Measurements: Serum levels of LXA4, LTB4, and RvD2 were measured within 72 hours of stroke onset.
Outcome Assessment: Functional outcomes at three months were assessed using the modified Rankin Scale.
Data Analysis: Logistic regression and linear support vector machine models were used for exploratory analyses.
Key Findings:
130 patients had a favorable outcome, while 45 had a poor outcome.
LXA4 levels were higher in the favorable-outcome group, but the difference was not statistically significant.
No significant differences in LXA4, LTB4, or RvD2 were found between patients with and without T2DM.
In the T2DM subgroup, patients with diabetes duration of ≥5 years had higher LXA4 and LTB4 levels and a lower RvD2/LTB4 ratio compared to those with <5 years.

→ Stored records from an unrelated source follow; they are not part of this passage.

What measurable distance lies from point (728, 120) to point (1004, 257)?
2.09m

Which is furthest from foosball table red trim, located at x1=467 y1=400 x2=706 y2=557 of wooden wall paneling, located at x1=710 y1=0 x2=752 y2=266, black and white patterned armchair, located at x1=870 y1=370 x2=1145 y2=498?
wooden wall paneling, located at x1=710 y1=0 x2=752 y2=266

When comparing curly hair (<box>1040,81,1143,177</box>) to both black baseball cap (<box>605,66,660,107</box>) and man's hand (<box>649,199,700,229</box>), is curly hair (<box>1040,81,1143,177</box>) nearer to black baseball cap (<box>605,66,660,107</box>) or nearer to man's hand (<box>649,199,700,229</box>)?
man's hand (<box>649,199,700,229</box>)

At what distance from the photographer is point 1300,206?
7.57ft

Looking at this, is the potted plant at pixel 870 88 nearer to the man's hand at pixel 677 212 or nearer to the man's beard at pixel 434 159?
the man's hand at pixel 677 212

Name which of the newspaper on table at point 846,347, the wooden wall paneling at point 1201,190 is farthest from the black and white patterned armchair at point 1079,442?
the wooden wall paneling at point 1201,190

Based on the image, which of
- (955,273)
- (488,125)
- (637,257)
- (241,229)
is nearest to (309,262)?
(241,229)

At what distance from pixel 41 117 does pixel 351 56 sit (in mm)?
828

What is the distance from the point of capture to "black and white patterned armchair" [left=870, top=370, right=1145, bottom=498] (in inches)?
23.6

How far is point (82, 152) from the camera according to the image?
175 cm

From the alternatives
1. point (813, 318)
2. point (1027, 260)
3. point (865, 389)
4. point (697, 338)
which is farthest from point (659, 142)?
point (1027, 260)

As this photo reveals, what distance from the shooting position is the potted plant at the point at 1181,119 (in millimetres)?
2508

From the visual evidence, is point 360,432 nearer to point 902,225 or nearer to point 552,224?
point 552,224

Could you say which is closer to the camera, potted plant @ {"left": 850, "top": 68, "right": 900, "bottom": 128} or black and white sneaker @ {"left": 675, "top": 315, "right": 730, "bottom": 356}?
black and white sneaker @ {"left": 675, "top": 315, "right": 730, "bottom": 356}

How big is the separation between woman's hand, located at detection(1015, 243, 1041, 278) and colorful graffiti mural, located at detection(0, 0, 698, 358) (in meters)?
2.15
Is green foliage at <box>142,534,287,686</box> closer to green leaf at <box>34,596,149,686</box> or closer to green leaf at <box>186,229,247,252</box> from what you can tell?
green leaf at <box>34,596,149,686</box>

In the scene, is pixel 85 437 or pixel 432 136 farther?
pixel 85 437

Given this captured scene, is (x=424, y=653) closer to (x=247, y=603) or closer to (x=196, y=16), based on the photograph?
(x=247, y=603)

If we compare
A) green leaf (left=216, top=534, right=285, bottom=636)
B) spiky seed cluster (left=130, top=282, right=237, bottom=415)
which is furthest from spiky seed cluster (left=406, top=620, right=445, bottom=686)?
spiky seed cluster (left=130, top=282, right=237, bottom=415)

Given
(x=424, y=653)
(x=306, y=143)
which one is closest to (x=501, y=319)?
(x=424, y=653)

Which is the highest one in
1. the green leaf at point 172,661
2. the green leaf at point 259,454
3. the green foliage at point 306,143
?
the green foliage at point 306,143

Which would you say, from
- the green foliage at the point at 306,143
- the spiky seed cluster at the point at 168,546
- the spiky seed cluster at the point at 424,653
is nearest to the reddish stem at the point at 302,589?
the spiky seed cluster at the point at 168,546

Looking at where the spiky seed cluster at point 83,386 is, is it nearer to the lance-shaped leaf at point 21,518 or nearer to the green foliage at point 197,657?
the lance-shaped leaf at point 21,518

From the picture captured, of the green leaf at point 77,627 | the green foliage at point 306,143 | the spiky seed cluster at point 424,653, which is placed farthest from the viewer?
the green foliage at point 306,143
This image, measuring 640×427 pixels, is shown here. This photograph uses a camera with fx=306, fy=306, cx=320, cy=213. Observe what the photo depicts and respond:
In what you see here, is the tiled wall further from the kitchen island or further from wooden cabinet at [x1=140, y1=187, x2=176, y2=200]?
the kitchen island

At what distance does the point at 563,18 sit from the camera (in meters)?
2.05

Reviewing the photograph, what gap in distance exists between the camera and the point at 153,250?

Diabetes duration positively correlated with LXA4 and LTB4 levels, but these findings are exploratory.
Interpretation:
Diabetes duration may better reflect metabolic-inflammatory heterogeneity in LAA stroke than diabetes status alone, with LXA4 as a potential candidate signaling molecule for further investigation, based on exploratory findings.
Limitations:
Findings are exploratory and not statistically significant for LXA4's association with functional outcomes.
No independent prognostic value for LXA4 has been established.
Conclusion:
The study suggests that diabetes duration influences lipid mediator profiles in LAA stroke, but these findings are exploratory and warrant further research.